Allowing Jeph Loeb to play with characters in motion has always left me wondering at how low below the national average some comic book editor's I.Q.s happen to be. This Hulk relaunch does not amuse, but as the new Incredible Hulk movie looks to be worse than Ang Lee's, and without the inspired casting, I guess it's good the book reflects the outside media. Meanwhile, we have Matt Fraction and Sal Larocca on a new Iron Man book. Everything I see and hear about that flick makes it seem invincible, and the book may well earn its descripter. My totally straight adoration of Robert Downey Jr. continues to swell.

For the most part, Marvel seems to have pulled back from the star-shtupping that DC has so pathetically embraced like the last dork to shack up with the one girl passed amongst a group of friends. Stephen King may have been around the block himself a few times, but Marvel clearly made the best of his multudionous "experience."

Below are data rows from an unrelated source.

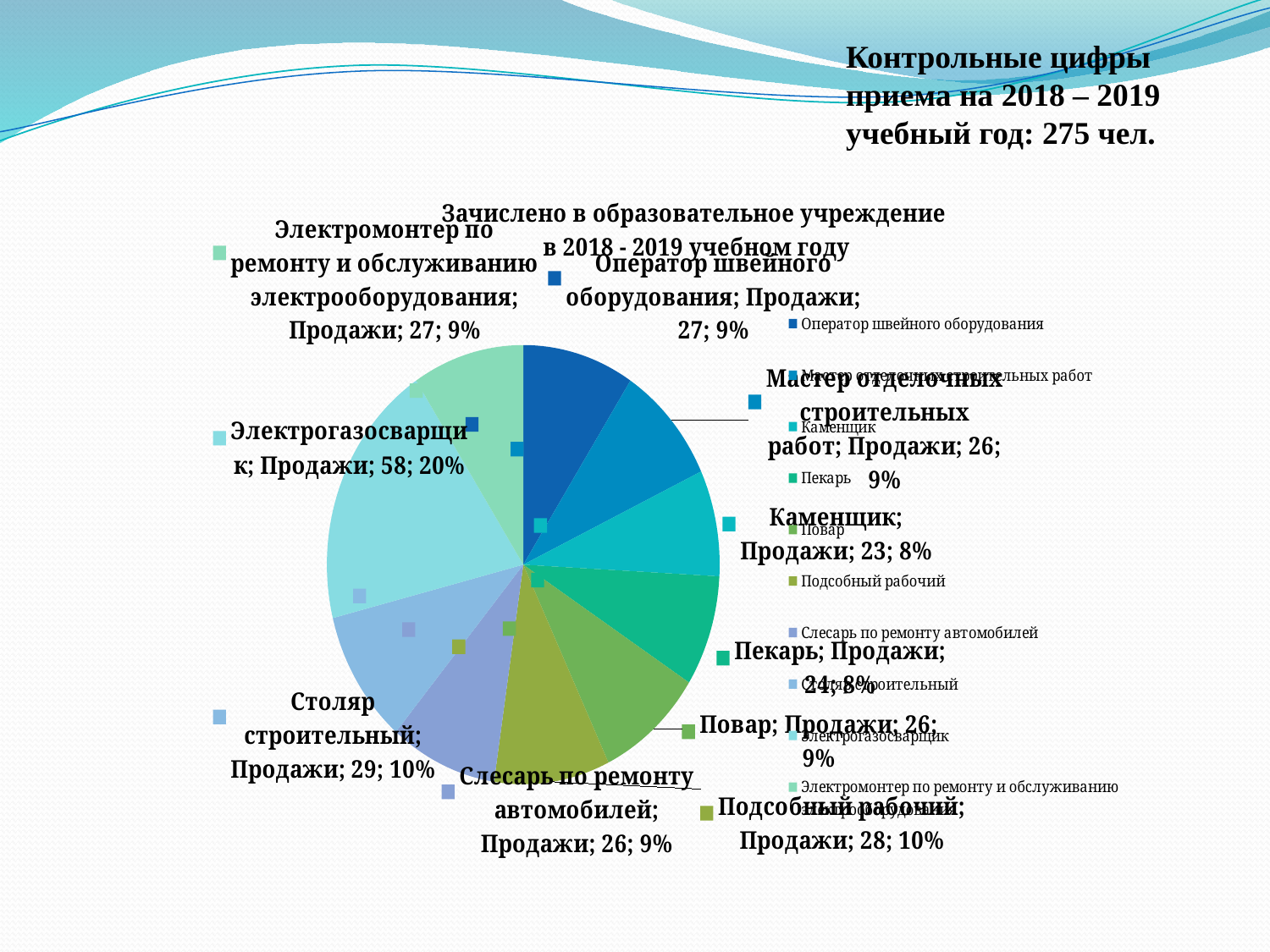
Which category has the largest slice? Электрогазосварщик What is the value for Подсобный рабочий? 28 How many slices does the pie chart have? 10 What is the difference between the values for Электрогазосварщик and Каменщик? 35 What is the title of the chart? Зачислено в образовательное учреждение в 2018 - 2019 учебном году Which category has the smallest slice? Каменщик How many entries does the legend list? 10 What is the value for Электрогазосварщик? 58 What type of chart is shown on the slide? pie chart What is the value for Каменщик? 23 What share of the pie does Электрогазосварщик represent? 20% Which is larger, the value for Столяр строительный or the value for Пекарь? Столяр строительный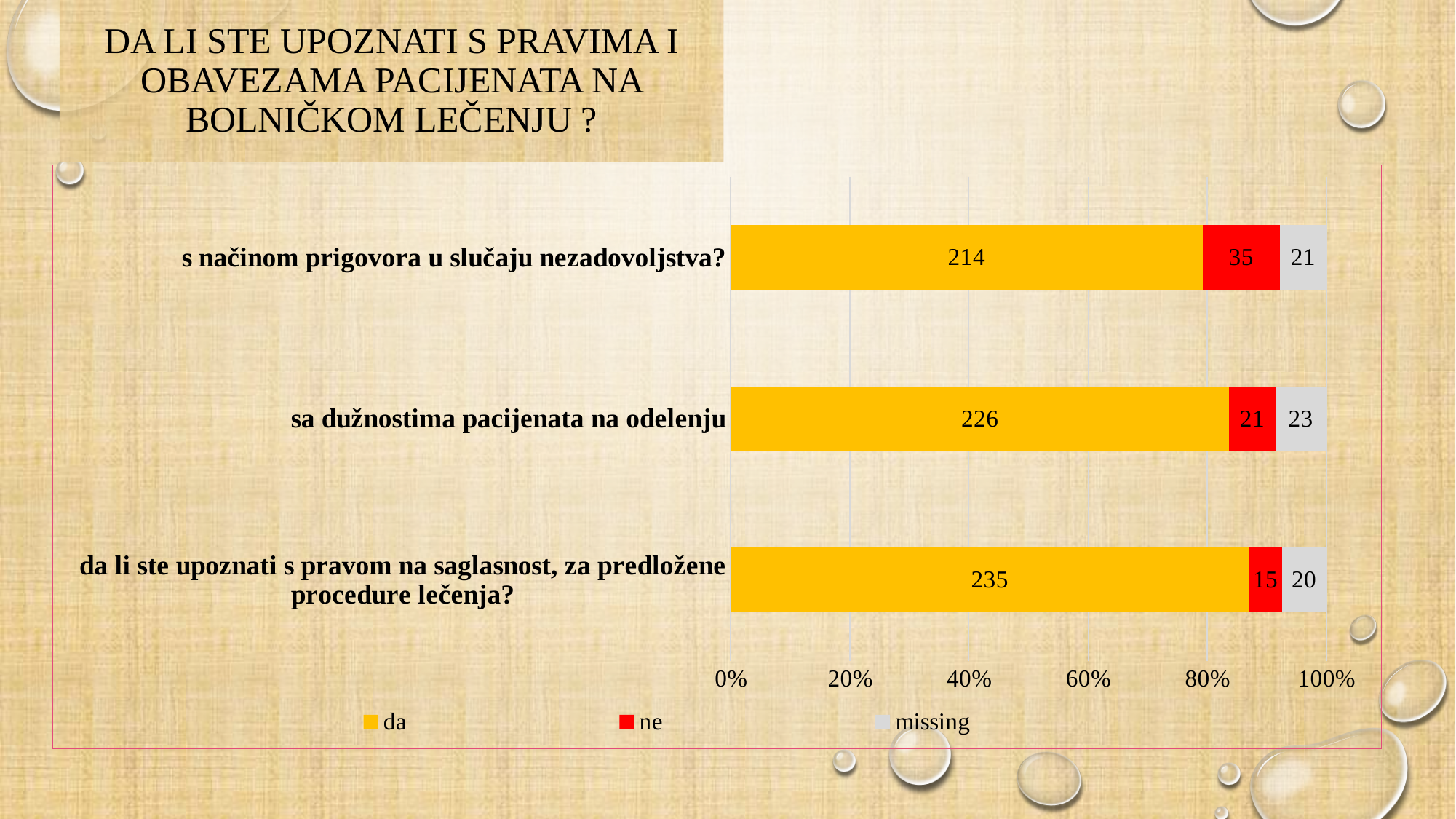
What is the 'da' value for 's načinom prigovora u slučaju nezadovoljstva?'? 214 What is the total of the stacked bar for 'sa dužnostima pacijenata na odelenju'? 270 What kind of chart is shown on the slide? bar chart Which category has the highest 'da' value? da li ste upoznati s pravom na saglasnost, za predložene procedure lečenja? What is the 'missing' value for 'da li ste upoznati s pravom na saglasnost, za predložene procedure lečenja?'? 20 Which colour represents the 'ne' series in the chart? red How many series does the legend list? 3 What is the 'ne' value for 'sa dužnostima pacijenata na odelenju'? 21 How many categories are plotted in the chart? 3 What is the difference between the 'ne' values for 's načinom prigovora u slučaju nezadovoljstva?' and 'sa dužnostima pacijenata na odelenju'? 14 Which is larger: the 'missing' value for 'sa dužnostima pacijenata na odelenju' or for 's načinom prigovora u slučaju nezadovoljstva?'? sa dužnostima pacijenata na odelenju Which category has the lowest 'ne' value? da li ste upoznati s pravom na saglasnost, za predložene procedure lečenja?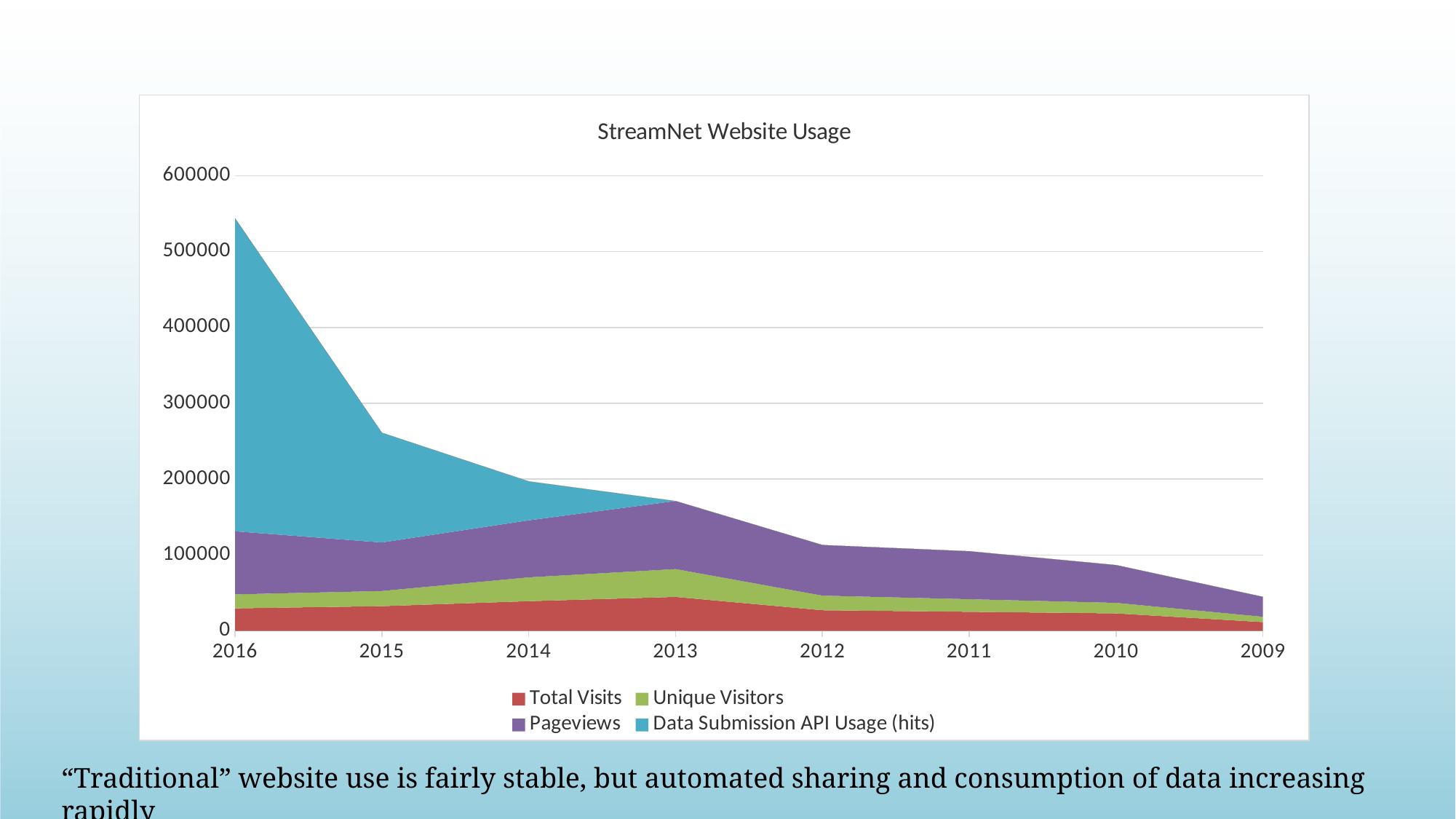
How many years are shown along the x axis? 8 What type of chart is shown on the slide? Stacked area chart What is the title of the chart? StreamNet Website Usage Is the total stacked value for 2016 larger or smaller than the total for 2015? larger Is the total stacked value for 2015 greater or less than 300000? less Is the total stacked value for 2016 greater or less than 500000? greater Do the total stacked values rise or fall moving from left (2016) to right (2009) along the x axis? fall How many series does the legend list? 4 Which series is shown in blue (cyan) in the chart? Data Submission API Usage (hits) Is the total stacked value for 2009 greater or less than 100000? less Which year has the lowest total stacked value? 2009 Which year has the highest total stacked value? 2016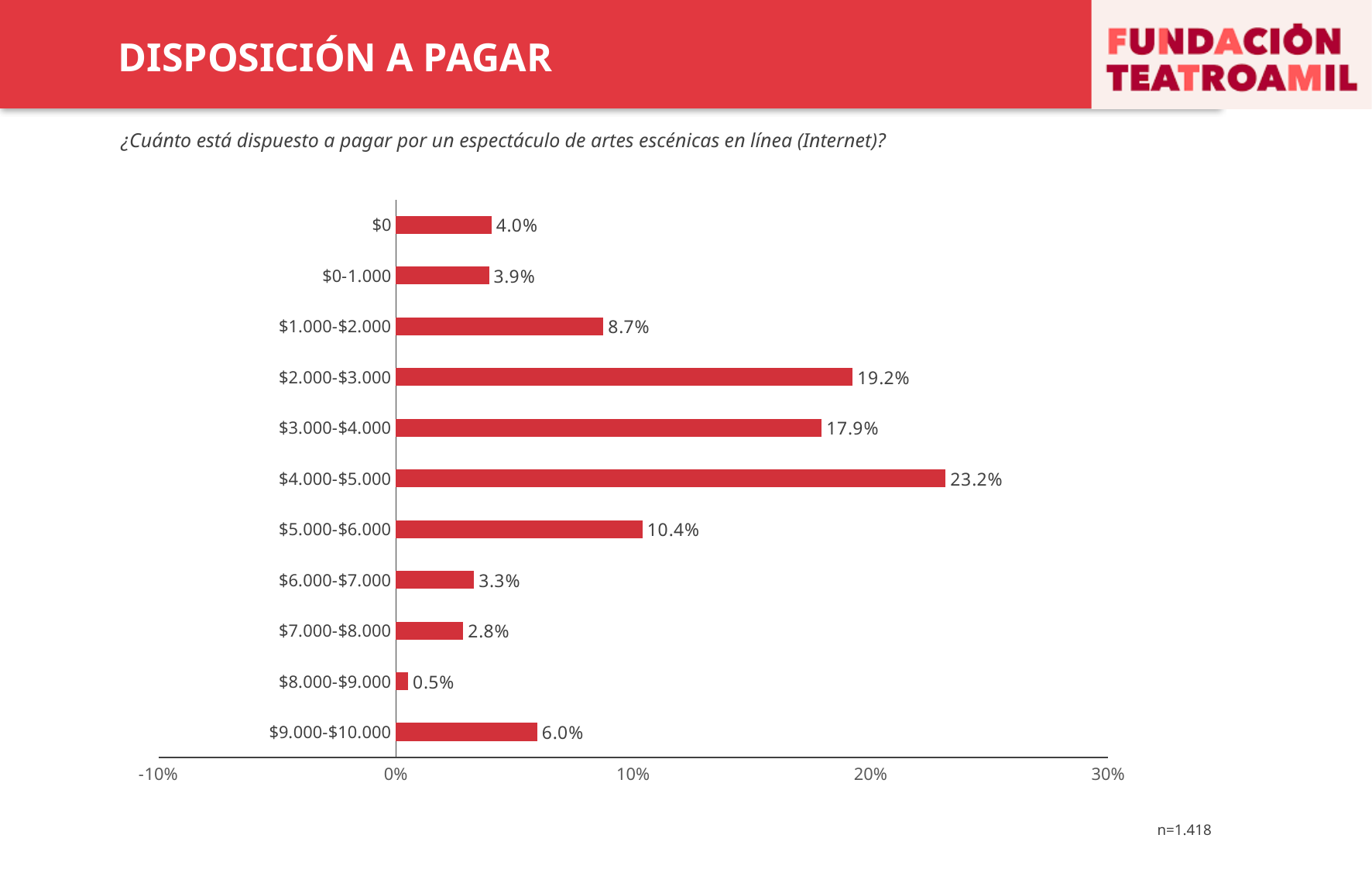
Which is larger, the value for $5.000-$6.000 or the value for $9.000-$10.000? $5.000-$6.000 What is the value shown for the $1.000-$2.000 category? 8.7% Which price range has the lowest percentage? $8.000-$9.000 Which price range has the highest percentage? $4.000-$5.000 How many price categories are shown in the chart? 11 What percentage of respondents are willing to pay $4.000-$5.000? 23.2% What is the difference between the $0 and $0-1.000 values? 0.1% What is the sample size (n) noted on the slide? n=1.418 What is the difference between the $2.000-$3.000 and $3.000-$4.000 values? 1.3% What kind of chart is shown on the slide? bar chart Is the value for $3.000-$4.000 greater or less than 10%? greater What percentage is shown for $8.000-$9.000? 0.5%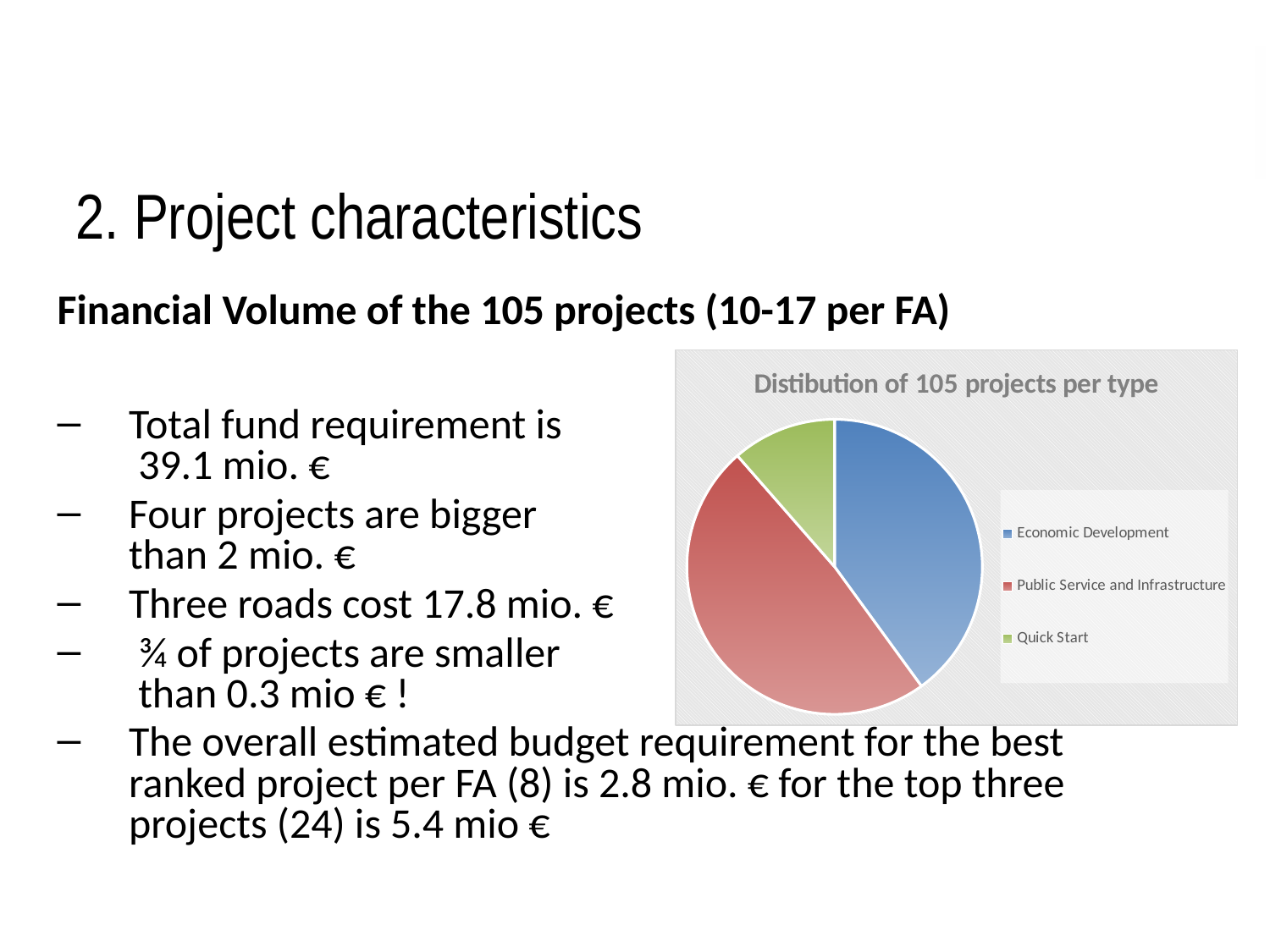
Which slice is larger in the pie chart, Public Service and Infrastructure or Economic Development? Public Service and Infrastructure What is the title of the pie chart? Distibution of 105 projects per type Which project type has the smallest slice in the pie chart? Quick Start Which project type has the largest slice in the pie chart? Public Service and Infrastructure Which slice is larger in the pie chart, Economic Development or Quick Start? Economic Development What kind of chart is shown on the slide? pie chart How many slices does the pie chart have? 3 How many entries does the legend of the pie chart list? 3 Which colour represents Quick Start in the pie chart? green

Not to be painted as a flip-flopper, but while I opposed it back in '87, I'm all for the Mutant Registration Act today. The Genetically-Challenge are an insurance nightmare, taxing our infrastructure while taking our jobs. Amnesty would be a huge error, and I would like to take this opportunity to incite pogroms, internment, or just a big ol' fence between us and them. Genosha was just a myth to draw mutie sympathy.

Thank you, God bless, and good night.